Ik vroeg me af of hoe jullie het woord _assassinate_ zouden vertalen. Mijn woordenboek zegt "vermoorden", maar dat dekt de lading volgens mij niet echt. Bij het Engelse woord heb ik zelf in ieder geval het idee dat het gaat om een doordachte (professionele?) daad, vooral als het slachtoffer een belangrijk persoon is. Bestaat er zoiets in het Nederlands?

Alvast bedankt,

UJS


----------



## Grytolle

een sluipmoord plegen?

"Vermoorden" zal wel meestal goed genoeg zijn, denk ik, tenminste met wat context erbij

http://nl.wikipedia.org/wiki/Aanslag_(misdrijf)
aanslag plegen ofzo? (dat artikel vond ik als vertaling van het Engelse "assassination")


----------



## killerbees

Grytolle said:


> "Vermoorden" zal wel meestal goed genoeg zijn,  denk ik, tenminste met wat context erbij


 
 Daar ben ik mee eens.



UJS said:


> Bij het Engelse woord heb ik zelf in ieder geval het  idee dat het gaat om een doordachte (professionele?) daad, vooral als  het slachtoffer een belangrijk persoon is.

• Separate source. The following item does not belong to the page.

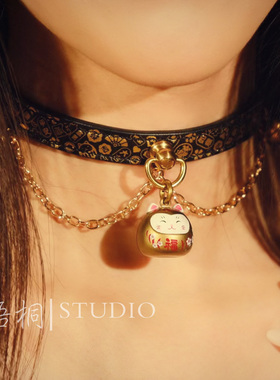 梧桐牛皮黑金招财猫开运福纹颈环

Dat klopt meestal wel maar het is niet nodig dat het slachtoffer beroemd  of belangrijk is (dat ruikt maar naar normatieve grammatica en ik moet  ook zeggen dat bijna iedereen _assassinate _zo gebruikt). In ieder  geval vraag ik me af waarom het woord 'sluipmoord' bestaat maar  'sluipmoorden' niet (tenminste niet als werkwoord).

Ik dacht eens aan _liquideren _maar ik weet er niet genoeg van en ik ben nu te moe om het Wikipedia artikel over liquidatie te lezen


----------



## Joannes

I thought of *liquideren* as well, it's not perfectly equivalent either but in the examples I came up with it works better than *vermoorden *('to murder').


----------



## The Machine of Zhu

Zonder enige context zou ik het als 'vermoorden' vertalen.


----------



## jacquesvd

The Machine of Zhu said:


> Zonder enige context zou ik het als 'vermoorden' vertalen.


 
Ik voel 'vermoorden' ook aan als de beste vertaling van "to assassinate". Volgens mijn Engels verklarend woordenboek is 'to assassinate" to murder by surprise.
Een sluipmoord is natuurlijk een moord bij verrassing maar draagt voor mijn gevoel nog een extra betekenisinhoud van 'heimelijk, verraderlijk' in zich. En net zoals killerbees denk ik dat het geen werkwoordsvorm heeft.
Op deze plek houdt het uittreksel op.